Ten Principles for a Rule-ordered Society

Professor Yan Tang, Research Director of the Center, has recently published a book Ten Principles for a Rule-ordered Society: Enhancing China’s Governing Capacity in China (Beijing: China Economic Publishing House, 2012).  The book was originally written in English and was translated into Chinese.  The current edition has the English and Chinese versions printed side by side.  We asked Professor Tang some questions about his book.

How did this book come about? What made you want to write on the topic?

I have always wanted to write a book that would be of interest to the general reader in China and combine what I know about modern social science with what I learned from reading Chinese history and studying contemporary Chinese issues.  Yet I thought I would write the book only after retirement.  A chance visit to Beijing changed my plan.

I visited Beijing in December 2010 at the invitation of the Beijing DeTao Masters Academy.  During the trip, I also visited the National Academy of Socialism and the National Academy of Governance.  In the latter, I delivered a lecture “Governance and Rule-ordered Society” to over a hundred government officials from all over China who were undergoing short-term training at the Academy.

The topic was slightly different from the one I originally prepared before I left for Beijing, which was about comparing the U.S. and China experiences on collaborative governance.  Because I arrived in Beijing a few days before my scheduled lecture at the National Academy of Governance, I had chances to discuss ideas I could cover in the lecture with friends over dinner.  One idea came up in the discussion; how to use rules effectively to solve policy and management problems—an issue that I have covered regularly in my class at USC.  My friends at the dinner in Beijing seemed to be quite interested as they all appreciated the difficulty of getting people to follow rules in China.

The dinner discussion subsequently led me to develop a new outline for my lecture at the National Academy of Governance that covered ten principles for strengthening China as a rule-ordered society.  My plan was to draw on ideas and examples I covered in my MPA class, and relate them to situations in China. My own views on rules have been shaped by the contemporary literature on institutional analysis, rooted primarily in economics and political science.

Since I wrote the book for the general readers in China, particularly those who are interested in improving the quality of governance in China, it does not explore the academic literature on institutional analysis explicitly, but most of the ideas covered in the book are rooted in that literature.  To make the book interesting to the general reader, I don’t go too deep into theoretical issues, but use as many real life examples as possible to illustrate my arguments.

Why is this an important subject?

As a new generation of leaders is set to take over power in China this coming year, governance reform has been a hot topic there.  It is widely acknowledged that China has been very successful in growing the economy in the past three decades, but less so in dealing with finer governance issues such as those related to resolving social conflicts, product safety, reducing social inequality, fighting corruption, improving social services, and more.   My book provides ideas about how to improve China’s governing capacity for addressing these finer issues.

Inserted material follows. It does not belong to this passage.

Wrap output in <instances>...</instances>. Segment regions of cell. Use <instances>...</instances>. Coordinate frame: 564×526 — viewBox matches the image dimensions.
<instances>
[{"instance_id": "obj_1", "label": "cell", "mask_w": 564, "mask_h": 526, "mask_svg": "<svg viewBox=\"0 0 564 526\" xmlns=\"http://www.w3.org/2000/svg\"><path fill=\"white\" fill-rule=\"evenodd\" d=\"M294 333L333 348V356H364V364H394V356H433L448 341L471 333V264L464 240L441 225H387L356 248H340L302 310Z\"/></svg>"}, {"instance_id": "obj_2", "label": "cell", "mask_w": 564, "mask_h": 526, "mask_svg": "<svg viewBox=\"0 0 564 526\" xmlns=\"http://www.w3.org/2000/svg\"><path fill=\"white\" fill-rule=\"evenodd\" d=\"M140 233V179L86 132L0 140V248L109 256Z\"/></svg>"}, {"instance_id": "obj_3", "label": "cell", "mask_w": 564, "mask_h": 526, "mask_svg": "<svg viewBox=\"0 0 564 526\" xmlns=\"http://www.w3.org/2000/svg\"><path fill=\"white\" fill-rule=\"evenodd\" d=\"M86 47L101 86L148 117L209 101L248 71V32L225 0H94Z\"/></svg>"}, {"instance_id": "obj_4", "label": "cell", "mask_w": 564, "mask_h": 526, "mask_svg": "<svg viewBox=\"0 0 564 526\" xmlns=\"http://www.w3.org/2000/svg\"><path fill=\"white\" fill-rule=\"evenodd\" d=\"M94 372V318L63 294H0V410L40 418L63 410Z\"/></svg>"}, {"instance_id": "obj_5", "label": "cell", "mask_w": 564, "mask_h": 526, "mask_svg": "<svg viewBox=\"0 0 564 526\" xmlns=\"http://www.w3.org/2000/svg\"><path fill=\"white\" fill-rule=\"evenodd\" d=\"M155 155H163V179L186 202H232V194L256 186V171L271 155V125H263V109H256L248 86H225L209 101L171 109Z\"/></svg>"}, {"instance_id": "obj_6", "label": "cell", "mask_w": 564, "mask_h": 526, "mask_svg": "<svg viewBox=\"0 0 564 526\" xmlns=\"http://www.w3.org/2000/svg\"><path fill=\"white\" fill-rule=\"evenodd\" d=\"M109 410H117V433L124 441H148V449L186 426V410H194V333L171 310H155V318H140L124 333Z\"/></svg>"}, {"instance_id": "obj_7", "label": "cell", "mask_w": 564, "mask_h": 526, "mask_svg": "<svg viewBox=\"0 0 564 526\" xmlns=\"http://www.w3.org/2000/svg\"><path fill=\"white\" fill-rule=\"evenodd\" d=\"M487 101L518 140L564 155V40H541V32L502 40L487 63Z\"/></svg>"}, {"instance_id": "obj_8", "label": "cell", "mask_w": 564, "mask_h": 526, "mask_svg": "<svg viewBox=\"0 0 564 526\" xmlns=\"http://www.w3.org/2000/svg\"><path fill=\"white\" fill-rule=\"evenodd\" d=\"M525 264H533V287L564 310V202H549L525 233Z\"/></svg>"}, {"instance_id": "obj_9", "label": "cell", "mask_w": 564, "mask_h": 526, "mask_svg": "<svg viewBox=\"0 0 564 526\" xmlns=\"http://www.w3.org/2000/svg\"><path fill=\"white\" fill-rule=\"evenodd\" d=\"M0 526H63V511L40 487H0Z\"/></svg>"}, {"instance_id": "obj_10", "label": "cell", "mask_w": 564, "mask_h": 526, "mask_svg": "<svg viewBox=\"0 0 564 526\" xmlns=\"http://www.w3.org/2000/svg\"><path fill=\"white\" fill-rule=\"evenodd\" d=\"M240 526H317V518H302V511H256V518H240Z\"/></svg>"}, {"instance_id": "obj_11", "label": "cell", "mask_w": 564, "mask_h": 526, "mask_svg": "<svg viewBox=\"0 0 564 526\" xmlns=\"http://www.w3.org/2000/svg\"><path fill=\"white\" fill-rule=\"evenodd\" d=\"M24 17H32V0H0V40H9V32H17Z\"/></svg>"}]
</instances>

What are the ten principles?

  • The difficulty for rule conformance is minimized.
  • Rules are made to be clear and easy to understand.
  • Informal rules are shaped to support formal rules.
  • Widespread societal expectations for rule conformance are created.
  • Enforcement is reasonable, fair, and consistent.
  • Rules are fitted to the characteristics and scale of the problem.
  • Rules and public decisions are made at a level that is closest to the community affected by them.
  • A facilitating framework exists for resolving conflicts when existing rules fail.
  • Credible constraints are in place to hold accountable those who make and enforce rules.
  • Rules are made to advance “self-interest rightly understood.”

What impact do you hope this book will have?

The book was written for policy makers and the general reader.  What I attempted to do in this book was not to write on purely abstract theories that are of no practical use, but to make my analysis as relevant to current problems in China as possible.  Yet I also recognize that one cannot undertake meaningful institutional and policy analysis without a coherent framework guiding one to ask the right questions and identify the most critical issues related to a problem.  This book does not offer any magic formula for solving any one specific problem, but I hope that it provides a perspective for people to come up with their own solutions to the governing problems they face using one or more of the ten principles for a rule-ordered society presented in this book.

What are some conclusions or insights that you think people would find most interesting or surprising?

One common complaint in China these days is the dominant influence of informal (hidden) rules on social, economic, and political behaviors/interactions.  Many see them as the foundations for corruption and social injustice.  In the book, I explain that the solution is not to eliminate all informal rules, but to shape informal rules and societal expectations such that they support formal rules and facilitate the development of mutually beneficial solutions to social problems.  To achieve this, it is important to not just rely on centralized control, but to develop more horizontal mechanisms for holding officials at different levels of government accountable to the constituencies they serve.  If governments can develop better formal rules and policies, and implement them in a reasonable and consistent way, ordinary people will be more motivated to develop and maintain informal rules to support formal rules.